Markets were surprised at the strength of today's inflation data, with the New Zealand dollar climbing 0.8 percent after Statistics New Zealand said the consumers price index increased 0.1 percent in the three months ended Dec. 31, slowing from a quarterly increase of 0.9 percent, according to Statistics New Zealand.
That was against a forecast decline of 0.1 percent in a Reuters survey of economists and the Reserve Bank's expectation of a 0.2 percent fall. The annual pace of inflation was 1.6 percent, its fastest pace since March 2012 and slightly ahead of forecasts.
"This cements where we were heading - that the bank signalled its move to raise rates when needed," said Robin Clements, economist at UBS New Zealand in Christchurch. "It makes it (the Reserve Bank) more comfortable in its approach to go through all the reasons of its outlook when it comes out in March, and next week sets the path towards that."

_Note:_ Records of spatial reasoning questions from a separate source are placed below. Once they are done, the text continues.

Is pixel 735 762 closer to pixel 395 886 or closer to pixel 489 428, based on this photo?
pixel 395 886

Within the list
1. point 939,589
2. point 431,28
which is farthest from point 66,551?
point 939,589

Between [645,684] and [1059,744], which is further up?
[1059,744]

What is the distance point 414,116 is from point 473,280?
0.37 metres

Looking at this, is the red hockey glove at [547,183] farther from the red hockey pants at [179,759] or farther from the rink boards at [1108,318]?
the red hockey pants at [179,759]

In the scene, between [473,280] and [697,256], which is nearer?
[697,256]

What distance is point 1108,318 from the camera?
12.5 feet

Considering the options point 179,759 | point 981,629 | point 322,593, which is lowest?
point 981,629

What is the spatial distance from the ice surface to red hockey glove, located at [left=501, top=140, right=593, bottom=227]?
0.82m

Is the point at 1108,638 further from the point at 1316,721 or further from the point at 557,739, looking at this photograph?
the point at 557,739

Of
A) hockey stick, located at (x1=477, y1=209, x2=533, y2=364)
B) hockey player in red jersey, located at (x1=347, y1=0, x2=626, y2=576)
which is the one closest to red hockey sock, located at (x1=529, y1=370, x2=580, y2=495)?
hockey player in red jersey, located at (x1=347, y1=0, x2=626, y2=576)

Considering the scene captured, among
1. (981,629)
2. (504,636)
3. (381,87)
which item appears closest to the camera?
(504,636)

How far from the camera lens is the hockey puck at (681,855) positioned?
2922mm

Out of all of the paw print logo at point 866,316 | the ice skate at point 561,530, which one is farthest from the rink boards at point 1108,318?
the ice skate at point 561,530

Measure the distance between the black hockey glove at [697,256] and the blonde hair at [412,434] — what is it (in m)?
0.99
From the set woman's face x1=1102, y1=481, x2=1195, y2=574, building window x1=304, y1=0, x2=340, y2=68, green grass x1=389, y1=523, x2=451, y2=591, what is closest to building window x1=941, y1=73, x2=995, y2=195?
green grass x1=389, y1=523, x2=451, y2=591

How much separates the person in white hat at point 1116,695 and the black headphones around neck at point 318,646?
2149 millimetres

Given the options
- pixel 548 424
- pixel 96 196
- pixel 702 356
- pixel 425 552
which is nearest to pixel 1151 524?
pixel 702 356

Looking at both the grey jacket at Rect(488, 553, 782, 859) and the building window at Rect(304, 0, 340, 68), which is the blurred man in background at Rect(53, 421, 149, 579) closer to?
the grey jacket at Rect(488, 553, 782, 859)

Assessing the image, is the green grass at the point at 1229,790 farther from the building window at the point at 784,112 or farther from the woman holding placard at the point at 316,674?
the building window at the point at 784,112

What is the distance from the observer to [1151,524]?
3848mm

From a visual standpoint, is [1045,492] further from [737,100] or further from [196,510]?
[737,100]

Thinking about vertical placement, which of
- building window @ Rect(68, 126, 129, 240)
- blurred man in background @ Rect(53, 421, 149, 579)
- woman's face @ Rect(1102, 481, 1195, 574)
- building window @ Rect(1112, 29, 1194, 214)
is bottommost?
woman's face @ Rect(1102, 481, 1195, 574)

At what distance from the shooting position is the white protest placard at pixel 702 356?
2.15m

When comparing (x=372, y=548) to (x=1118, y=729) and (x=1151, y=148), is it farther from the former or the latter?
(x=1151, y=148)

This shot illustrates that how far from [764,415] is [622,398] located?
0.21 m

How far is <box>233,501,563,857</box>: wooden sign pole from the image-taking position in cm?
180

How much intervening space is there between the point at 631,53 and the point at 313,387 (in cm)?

Central bank governor Graeme Wheeler had previously indicated he will start hiking the 2.5 percent official cash rate this year to head off the threat of future inflation as the Auckland and Christchurch property markets continue to bubble and as the Canterbury rebuild gathers momentum.
Traders are pricing in a 26 percent chance of a rate hike, according to the Overnight Index Swap curve.
Chrstina Leung, an economist at ASB, said the 0.5 percent decline in tradable inflation, which includes goods and services facing international competition, was less than what the Reserve Bank was picking, while non-tradable inflation was in line with expectations with an increase of 0.5 percent.
"We continue to expect the RBNZ will wait until March to raise the OCR, although we now see the probability of a January OCR increase as slightly higher now (25 percent, up from our pre-CPI view of 20 percent probability)," Leung said in a note. "Although NZ inflation is contained for now, the OCR will need to be increased before long as demand improves and brings a lift in underlying inflation pressures over the coming year."
The quarterly increase was driven by a 12 percent rise in the price of international airfares, the biggest quarterly gain in four years, and a 6.7 percent increase in domestic flights.
Prices for housing and household utilities rose 0.5 percent with a 1.1 percent rise in the cost of new housing and a 1.6 percent increase in property maintenance services. Prices for milk cheese and eggs advanced 4.2 percent in the quarter.
Those were offset by a 20 percent drop in the price of vegetables and a 3.5 percent decline in the price of petrol.
The annual pace of inflation, which stayed in the Reserve Bank's target band of between 1 percent and 3 percent, was driven by a 3.2 percent increase in housing and household utilities, with a 4.7 percent increase in new housing prices, a 2.1 percent rise in rental prices, 4.3 percent increase in property maintenance, and a 3 percent rise in electricity prices. Petrol prices for an annual 0.9 percent
Prices for clothing and footwear fell an annual 1.4 percent, led by cheaper women's clothing, clothing accessories and men's footwear, and 2.8 percent decline in the annual price of communications was led by a 21 percent slide in prices for telecommunication equipment.
The level of discounting in the quarter was unchanged at 15 percent of prices discounted from the September period.